■ BRIEF
Tally the lines below that contain the word "Zealand", then give the tally alone.

....

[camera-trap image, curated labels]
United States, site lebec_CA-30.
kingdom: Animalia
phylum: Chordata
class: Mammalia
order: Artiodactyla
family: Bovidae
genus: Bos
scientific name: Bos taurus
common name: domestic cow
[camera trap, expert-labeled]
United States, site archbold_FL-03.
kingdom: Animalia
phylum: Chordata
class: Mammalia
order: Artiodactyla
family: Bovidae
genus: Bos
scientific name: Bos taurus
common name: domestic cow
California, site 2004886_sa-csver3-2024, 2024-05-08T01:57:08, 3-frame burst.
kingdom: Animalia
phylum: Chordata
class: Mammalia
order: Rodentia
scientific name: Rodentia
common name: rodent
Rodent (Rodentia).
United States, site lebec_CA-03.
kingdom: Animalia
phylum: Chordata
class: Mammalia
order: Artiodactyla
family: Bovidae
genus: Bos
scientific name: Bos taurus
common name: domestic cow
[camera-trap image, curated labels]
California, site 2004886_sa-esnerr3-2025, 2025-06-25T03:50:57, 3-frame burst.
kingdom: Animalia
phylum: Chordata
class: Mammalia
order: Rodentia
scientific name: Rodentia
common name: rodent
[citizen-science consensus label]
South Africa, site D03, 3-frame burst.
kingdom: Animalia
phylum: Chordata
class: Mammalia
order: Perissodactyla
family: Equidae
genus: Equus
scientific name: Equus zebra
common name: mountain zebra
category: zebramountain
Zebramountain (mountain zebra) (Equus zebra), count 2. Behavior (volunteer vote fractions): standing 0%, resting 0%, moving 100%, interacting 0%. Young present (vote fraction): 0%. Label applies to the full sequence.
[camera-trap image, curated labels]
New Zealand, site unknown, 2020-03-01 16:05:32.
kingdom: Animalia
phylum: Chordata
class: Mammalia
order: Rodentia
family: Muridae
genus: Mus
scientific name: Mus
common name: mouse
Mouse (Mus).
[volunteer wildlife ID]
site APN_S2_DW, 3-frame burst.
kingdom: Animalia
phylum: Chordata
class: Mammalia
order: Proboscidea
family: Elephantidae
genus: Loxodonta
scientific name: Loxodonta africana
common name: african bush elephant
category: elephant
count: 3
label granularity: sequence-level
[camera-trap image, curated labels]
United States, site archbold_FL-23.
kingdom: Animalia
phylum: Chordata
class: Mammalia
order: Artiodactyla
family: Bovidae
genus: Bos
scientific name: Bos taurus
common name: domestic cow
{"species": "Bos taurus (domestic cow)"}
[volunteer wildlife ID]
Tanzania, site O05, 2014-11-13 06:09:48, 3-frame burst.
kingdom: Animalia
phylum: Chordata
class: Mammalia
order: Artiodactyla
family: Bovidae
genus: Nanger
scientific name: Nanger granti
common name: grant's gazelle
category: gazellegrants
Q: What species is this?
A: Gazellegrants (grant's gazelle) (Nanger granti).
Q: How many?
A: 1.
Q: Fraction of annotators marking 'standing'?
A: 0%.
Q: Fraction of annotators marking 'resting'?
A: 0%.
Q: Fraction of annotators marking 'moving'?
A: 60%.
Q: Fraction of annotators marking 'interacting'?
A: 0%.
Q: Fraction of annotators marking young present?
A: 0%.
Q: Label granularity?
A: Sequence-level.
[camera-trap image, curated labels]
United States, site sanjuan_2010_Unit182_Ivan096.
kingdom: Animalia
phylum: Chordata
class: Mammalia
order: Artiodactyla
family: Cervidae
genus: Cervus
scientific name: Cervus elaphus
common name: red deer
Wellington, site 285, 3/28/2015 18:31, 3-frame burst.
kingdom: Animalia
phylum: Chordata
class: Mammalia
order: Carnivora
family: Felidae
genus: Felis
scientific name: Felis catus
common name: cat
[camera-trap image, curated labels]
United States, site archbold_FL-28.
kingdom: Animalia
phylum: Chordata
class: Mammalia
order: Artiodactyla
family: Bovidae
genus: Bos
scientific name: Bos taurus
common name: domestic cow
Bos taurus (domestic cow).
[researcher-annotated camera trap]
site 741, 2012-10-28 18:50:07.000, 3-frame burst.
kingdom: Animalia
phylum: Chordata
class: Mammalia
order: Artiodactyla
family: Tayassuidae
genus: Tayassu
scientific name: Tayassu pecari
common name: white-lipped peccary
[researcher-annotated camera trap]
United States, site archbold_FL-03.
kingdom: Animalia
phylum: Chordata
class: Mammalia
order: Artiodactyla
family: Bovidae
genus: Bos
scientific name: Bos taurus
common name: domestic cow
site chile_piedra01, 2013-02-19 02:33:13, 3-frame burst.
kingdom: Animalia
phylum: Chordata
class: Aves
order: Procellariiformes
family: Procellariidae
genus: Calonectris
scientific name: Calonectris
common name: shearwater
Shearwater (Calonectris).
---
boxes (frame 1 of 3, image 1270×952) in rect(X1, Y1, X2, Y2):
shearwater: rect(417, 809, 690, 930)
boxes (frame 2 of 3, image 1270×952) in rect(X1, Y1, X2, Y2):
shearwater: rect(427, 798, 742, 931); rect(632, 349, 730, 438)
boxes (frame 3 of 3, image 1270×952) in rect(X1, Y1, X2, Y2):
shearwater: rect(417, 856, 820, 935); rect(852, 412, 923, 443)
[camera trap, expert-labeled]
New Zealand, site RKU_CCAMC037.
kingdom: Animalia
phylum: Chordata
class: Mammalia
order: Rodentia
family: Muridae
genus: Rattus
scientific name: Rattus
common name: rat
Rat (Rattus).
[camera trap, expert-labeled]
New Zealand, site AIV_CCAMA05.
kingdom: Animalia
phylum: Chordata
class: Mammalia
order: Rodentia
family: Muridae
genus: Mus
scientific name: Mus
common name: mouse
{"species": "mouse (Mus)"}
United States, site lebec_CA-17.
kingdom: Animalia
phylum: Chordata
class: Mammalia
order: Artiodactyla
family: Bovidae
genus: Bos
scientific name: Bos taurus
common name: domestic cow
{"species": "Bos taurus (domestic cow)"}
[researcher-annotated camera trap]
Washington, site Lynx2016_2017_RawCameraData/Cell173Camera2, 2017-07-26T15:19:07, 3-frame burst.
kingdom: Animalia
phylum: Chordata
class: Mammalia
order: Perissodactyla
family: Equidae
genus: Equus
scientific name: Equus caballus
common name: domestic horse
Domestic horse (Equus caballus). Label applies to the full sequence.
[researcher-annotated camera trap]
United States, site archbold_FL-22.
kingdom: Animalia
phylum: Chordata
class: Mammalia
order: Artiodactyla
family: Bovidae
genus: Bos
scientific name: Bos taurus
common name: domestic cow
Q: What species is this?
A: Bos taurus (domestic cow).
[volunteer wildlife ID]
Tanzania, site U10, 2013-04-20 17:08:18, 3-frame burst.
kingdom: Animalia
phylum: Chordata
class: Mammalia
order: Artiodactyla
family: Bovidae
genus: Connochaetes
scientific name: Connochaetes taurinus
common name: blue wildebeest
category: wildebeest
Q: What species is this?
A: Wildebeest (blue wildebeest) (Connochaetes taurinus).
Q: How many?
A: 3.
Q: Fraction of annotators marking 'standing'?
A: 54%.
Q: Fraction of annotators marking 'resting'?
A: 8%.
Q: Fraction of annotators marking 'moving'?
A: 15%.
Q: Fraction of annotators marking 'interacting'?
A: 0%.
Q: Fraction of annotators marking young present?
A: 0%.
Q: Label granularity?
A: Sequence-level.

....

■ ANSWER AREA
3